■ Source extract:
I was informed that this kind of longyi originated from South India and was introduced by the British in the 19th century. Before, Burmese men wore a simple piece of cloth that was wrapped around the body, with the remaining end draping the shoulder.

Rangoon, 1980-04■ 1-3. A visit to the Shwe Dagon Pagoda, March 1980.

Rewritten from my journal:
The Shwe Dagon Pagoda was built on a hill, a foothill of the Pegu Range. The 116 meter tall sanctuary towers above Rangoon. It has four roofed entrance gates. Most stalls are at the south entrance where the crowds of visitors are largest. More than one hundred steps lead to the sacred gilded stupa.

Rangoon, 1980-05Historian Donald Lach: ‘In “Degu” (Rangoon) a pagoda stands which is so tall that it can be seen from a large part of the kingdom and people from all over the land make pilgrimages to it on regular feast days.’ Without question this is a reference to the majestic Shwe Dagon Pagode about which Fitch (16th century) admiringly writes: ‘It is the fairest place, as I suppose, that is in the world.’ (Donald F. Lach, 1968. Southeast Asia in the eyes of Europe. The Sixteenth Century. The University of Chicago Press, Chicago. p. 555.)

Rangoon, 1980-06■1. A taxi ticket (March 1980). ■2. A large and remarkable naga image (1984). When I remember well, I came across it in the countryside, a dozen of kilometers north of Rangoon. ■3. A paper bag folded from a Burmese newspaper or manuscript.

Rangoon, 1980-07■1. Green Burmese cigars for sale. Maybe this picture was not taken in Rangoon, but at the Burmese border in Mae Sai, North Thailand. ■2. My favorite brand of Burmese cigarettes. The empty packet was one of the few souvenirs I took home from Burma. This packet had turned out to be fake. It was stuffed with paper and no cigarettes were inside.

■ Explore the material:
• 1. Answer these from the Rangoon travel notes:
(a) Who introduced this kind of longyi, and in which century?
(b) How tall is the Shwe Dagon sanctuary?
(c) What was the fake cigarette packet stuffed with?
• 2. Output the Rangoon travel notes from "Rangoon, 1980-05Historian Donald" up to and including "newspaper or manuscript.".
• 3. Continue the Rangoon travel notes from where they stop.

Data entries
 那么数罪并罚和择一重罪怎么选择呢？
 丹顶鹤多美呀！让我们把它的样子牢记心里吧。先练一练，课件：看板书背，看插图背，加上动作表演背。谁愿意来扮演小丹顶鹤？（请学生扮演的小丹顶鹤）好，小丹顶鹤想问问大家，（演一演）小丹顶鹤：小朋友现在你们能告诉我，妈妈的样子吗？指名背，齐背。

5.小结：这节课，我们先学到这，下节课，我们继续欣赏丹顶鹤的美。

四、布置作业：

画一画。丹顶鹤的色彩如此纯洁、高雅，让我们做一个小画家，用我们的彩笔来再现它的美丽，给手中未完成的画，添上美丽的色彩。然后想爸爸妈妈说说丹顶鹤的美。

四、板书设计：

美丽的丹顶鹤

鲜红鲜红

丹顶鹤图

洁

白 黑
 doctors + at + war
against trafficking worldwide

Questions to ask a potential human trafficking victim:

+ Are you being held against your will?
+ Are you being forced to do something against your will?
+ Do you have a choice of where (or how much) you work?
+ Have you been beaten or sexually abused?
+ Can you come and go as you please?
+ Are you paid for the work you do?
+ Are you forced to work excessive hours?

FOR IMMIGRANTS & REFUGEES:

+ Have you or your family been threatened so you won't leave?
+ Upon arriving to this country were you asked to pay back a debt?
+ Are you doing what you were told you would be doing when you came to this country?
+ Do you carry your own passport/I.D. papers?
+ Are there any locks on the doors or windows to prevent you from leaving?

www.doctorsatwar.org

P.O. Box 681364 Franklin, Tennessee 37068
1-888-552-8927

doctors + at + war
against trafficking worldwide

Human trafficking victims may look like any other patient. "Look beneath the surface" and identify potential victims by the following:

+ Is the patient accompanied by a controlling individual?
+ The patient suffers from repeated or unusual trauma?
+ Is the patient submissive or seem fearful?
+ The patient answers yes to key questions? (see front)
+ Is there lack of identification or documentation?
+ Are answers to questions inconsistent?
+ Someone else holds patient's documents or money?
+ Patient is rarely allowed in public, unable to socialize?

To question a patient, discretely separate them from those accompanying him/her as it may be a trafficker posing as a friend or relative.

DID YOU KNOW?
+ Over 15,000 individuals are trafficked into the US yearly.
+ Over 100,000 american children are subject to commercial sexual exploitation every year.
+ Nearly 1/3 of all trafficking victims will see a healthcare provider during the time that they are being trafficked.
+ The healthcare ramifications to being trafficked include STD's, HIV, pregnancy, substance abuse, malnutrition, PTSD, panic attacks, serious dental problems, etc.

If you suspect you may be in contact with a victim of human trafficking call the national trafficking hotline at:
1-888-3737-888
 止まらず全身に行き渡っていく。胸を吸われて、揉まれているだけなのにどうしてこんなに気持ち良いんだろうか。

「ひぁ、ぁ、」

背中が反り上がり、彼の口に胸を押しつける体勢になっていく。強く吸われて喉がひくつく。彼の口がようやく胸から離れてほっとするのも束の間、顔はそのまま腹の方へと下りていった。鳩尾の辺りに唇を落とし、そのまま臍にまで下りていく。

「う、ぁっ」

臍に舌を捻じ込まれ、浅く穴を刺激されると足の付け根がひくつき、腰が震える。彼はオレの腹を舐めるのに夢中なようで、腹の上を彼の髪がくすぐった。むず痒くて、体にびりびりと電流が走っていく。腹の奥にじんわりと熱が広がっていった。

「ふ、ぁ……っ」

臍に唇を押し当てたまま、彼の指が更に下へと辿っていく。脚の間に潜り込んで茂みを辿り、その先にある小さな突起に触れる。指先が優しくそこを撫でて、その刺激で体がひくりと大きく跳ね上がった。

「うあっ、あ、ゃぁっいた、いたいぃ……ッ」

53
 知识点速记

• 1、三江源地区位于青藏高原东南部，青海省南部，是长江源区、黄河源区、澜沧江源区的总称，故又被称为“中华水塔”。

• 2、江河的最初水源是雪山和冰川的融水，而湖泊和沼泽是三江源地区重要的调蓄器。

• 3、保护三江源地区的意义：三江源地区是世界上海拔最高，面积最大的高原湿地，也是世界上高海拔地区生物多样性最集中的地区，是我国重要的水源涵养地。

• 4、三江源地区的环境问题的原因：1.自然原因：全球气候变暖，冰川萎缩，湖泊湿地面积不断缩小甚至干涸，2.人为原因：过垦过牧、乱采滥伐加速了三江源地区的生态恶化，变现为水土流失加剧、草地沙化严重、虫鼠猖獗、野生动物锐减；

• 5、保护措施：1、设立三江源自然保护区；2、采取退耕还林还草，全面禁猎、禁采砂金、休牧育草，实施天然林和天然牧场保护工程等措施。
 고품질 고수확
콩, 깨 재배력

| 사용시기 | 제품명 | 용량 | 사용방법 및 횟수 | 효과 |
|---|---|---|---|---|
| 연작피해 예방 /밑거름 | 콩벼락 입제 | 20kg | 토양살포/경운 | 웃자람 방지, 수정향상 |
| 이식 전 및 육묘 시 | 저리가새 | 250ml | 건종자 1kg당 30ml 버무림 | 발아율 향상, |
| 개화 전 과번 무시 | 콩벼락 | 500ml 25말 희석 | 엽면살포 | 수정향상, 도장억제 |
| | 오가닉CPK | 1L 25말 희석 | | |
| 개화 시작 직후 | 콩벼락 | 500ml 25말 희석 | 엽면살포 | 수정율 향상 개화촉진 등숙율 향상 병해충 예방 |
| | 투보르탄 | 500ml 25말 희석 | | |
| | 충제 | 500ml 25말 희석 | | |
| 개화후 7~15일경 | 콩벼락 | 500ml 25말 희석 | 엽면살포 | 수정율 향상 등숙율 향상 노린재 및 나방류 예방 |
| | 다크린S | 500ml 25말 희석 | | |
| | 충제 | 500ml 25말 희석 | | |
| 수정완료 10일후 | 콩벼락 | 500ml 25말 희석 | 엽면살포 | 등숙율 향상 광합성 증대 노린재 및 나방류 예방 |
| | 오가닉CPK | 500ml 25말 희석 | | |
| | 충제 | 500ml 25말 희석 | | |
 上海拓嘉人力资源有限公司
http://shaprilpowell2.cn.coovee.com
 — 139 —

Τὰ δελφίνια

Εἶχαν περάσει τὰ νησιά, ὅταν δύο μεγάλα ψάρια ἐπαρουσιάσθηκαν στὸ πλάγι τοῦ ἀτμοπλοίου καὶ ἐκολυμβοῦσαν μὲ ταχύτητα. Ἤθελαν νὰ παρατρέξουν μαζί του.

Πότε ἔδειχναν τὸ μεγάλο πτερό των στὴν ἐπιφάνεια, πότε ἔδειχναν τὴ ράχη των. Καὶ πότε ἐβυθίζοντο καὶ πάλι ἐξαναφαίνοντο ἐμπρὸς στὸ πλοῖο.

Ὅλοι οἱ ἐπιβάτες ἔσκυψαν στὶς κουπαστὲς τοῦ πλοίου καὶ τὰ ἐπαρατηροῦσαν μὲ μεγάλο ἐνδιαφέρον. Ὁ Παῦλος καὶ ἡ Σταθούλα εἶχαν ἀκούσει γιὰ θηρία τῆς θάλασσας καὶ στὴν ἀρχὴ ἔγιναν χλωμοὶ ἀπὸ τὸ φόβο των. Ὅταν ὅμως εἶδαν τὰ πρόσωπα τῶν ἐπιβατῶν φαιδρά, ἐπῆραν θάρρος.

■ Results for the exercise:
• 1.
(a) The British, in the 19th century.
(b) 116 meters.
(c) Paper.

• 2.
Rangoon, 1980-05Historian Donald Lach: ‘In “Degu” (Rangoon) a pagoda stands which is so tall that it can be seen from a large part of the kingdom and people from all over the land make pilgrimages to it on regular feast days.’ Without question this is a reference to the majestic Shwe Dagon Pagode about which Fitch (16th century) admiringly writes: ‘It is the fairest place, as I suppose, that is in the world.’ (Donald F. Lach, 1968. Southeast Asia in the eyes of Europe. The Sixteenth Century. The University of Chicago Press, Chicago. p. 555.)

Rangoon, 1980-06■1. A taxi ticket (March 1980). ■2. A large and remarkable naga image (1984). When I remember well, I came across it in the countryside, a dozen of kilometers north of Rangoon. ■3. A paper bag folded from a Burmese newspaper or manuscript.

• 3.
Rangoon, 1980-08aRewritten notes in my journal: Smoking cigars or cigarettes is very cheap in Burma, e.g. for half a kyat (50 pyas) one gets four cigarettes. My favorite brand, strong cigarettes without a filter, were for sale in red packets. One day I bought a packet from a hawker for two kyat. After making an opening in the paper packing, I was surprised not to find the cigarettes, but another, slightly smaller packet. And when I removed part of the paper again, I struck upon another, even smaller packet, which was stuffed with paper—no cigarettes were inside. It was a wonderful piece of wrapping art. Unfortunately, I had largely demolished the structure by unpacking it hurriedly. I wanted to buy a few more of these fake packets and take them home as souvenirs, but the man who had sold me one had disappeared.
Burma’s green cigars or cheroots are much cheaper than cigarettes. They are for sale at stalls on almost every street corner. Beside the merchandise hangs a piece of rope, smouldering at the end, as a service to the customers to light their cheroot.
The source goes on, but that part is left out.